Besides, he said from his writer’s shack out back of the Hunter house, “thanks to this (computer) keyboard and fax here I’m in touch with the world. I can continue on. You can do anything you want to do in terms of writing being about anywhere. All we need is a space and paper and pencil.”
Pamela pressed him to replicate his workshops in the middle of nowhere, though Superior’s Chamber of Commerce prefers “the middle of everywhere.” “The colony was my wife’s fault or my wife’s inspiration. Synonymous in this case,” he said.
The more she prodded, the more Lew resisted. Workshops didn’t fit his envisioned idyll. He finally gave in. “Well, there’s a Talmudic saying, ‘Man plans and God laughs.’ Pamela got together with Linda Voorhees, a professor at UCLA and one of my ex-students, and they ganged up on me. That was really an insurmountable force. We started it and we’re still doing it seven years later. We have really wound up enjoying the colonies. The people are all dreamers who’ve wanted it for a long time. The camaraderie is so wonderful.”
An amateur psychologist might say the colonies are an antidote for the insecurity that Hunter, forever an only child, still feels today. It’s his world, done his way. He rarely if ever has to hear ‘no.’
Thus, this Hollywood expatriate and prodigal son has come home to roost. He’s the cock-of-the-walk who got up and out.
There’s not much to hold people there. Like many rural towns Superior struggles. When the cement plant and the creamery closed, jobs vanished. Social ills plague the area. But it stubbornly carries on.
Far from dilettantes, Lew and Pamela are actively engaged in the community and in their extended family. They’ve worked on a coalition to combat the meth scourge. They’ve helped raise grandchildren. They served as parade Grand Marshall during Superior’s annual Victorian Festival last May. Dr. Judy Butler said Lew’s “infamous or famous depending on what side his politics are on at town meetings.”
Lew proudly gives guests tours of the town. This last colony he didn’t get around to it until 10 one night. Hard as it was to see it was easy to sense the affection he feels for this place.
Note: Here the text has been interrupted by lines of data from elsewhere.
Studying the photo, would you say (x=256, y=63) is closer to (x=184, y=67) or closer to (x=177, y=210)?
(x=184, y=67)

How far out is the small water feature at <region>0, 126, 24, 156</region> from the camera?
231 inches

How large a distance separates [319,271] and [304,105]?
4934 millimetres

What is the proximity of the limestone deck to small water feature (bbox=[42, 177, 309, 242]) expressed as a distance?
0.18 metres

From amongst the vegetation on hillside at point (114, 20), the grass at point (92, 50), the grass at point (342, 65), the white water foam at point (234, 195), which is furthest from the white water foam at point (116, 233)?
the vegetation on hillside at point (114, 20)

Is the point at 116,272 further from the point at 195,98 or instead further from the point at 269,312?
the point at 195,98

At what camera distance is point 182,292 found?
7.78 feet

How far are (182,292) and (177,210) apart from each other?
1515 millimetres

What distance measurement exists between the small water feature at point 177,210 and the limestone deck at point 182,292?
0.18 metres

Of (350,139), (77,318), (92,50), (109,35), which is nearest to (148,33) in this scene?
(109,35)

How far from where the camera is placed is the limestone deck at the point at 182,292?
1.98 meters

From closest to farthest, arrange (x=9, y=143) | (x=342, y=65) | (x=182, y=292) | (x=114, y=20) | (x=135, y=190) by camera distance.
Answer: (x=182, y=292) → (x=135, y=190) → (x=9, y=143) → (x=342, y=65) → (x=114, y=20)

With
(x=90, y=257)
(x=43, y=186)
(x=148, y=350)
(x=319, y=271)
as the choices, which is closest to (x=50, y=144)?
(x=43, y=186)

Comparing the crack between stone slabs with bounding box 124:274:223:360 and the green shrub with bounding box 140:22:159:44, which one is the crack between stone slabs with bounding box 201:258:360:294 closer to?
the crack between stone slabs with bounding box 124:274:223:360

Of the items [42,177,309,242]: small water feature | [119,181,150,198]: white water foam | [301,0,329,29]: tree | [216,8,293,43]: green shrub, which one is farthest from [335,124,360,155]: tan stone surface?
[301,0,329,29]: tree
He cruised through the couple square-blocks downtown district, pointed out the few eateries, slowed in front of the auditorium whose stage he acted on, and stopped in Evergreen Cemetery, divided by Highway 14. Glowing crosses illuminated one side.
He indicated two graves, one with a ceramic pig and another with a cow. The animal figures are desecrations to some and delights to others. You can guess which camp Lew belongs to. They’re talismans, much like the storyteller totems he collects on his travels and displays at the Colony House. He ritualistically described some the first night. Naturally, there’s a story behind each one.
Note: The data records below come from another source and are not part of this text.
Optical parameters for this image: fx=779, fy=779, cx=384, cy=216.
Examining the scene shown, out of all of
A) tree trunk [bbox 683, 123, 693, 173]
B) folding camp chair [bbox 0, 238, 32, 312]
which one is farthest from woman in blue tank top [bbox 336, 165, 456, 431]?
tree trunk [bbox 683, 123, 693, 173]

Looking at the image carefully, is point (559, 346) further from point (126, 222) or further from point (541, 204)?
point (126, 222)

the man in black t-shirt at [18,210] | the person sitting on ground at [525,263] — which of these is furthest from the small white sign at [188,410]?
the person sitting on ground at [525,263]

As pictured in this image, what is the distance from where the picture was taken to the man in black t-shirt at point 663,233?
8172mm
We’re all storytellers but how many can weave tales that grip an audience? Yet everyone thinks they can write movies. The joke used to be everyone in L.A. — from valets to doctors — wrote scripts on the side. Now, everyone everywhere is in on the joke and the dream. Film schools, festivals and how-to books/workshops and the indie scene all give the rising creative class the notion they can do it, too.
Hunter’s an enabler. “There’s no mystery to screenwriting,” he says. Suggest writing can’t be taught and he’ll tell you, “Bullshit!,” before adding, “What I can’t teach you is talent…perseverance…the burn — the way to get it done.” But he can stroke your ego and stoke your fires.
“We’re all here to support each other,” he tells dreamers. “You have to get your chops…your legs…your foundation, and these two weeks are very much a big part of your foundation if you’re going to believe. I want to encourage you all to reach for the stars.”
The afflicted get their fix from Lew Hunter, the dream catcher.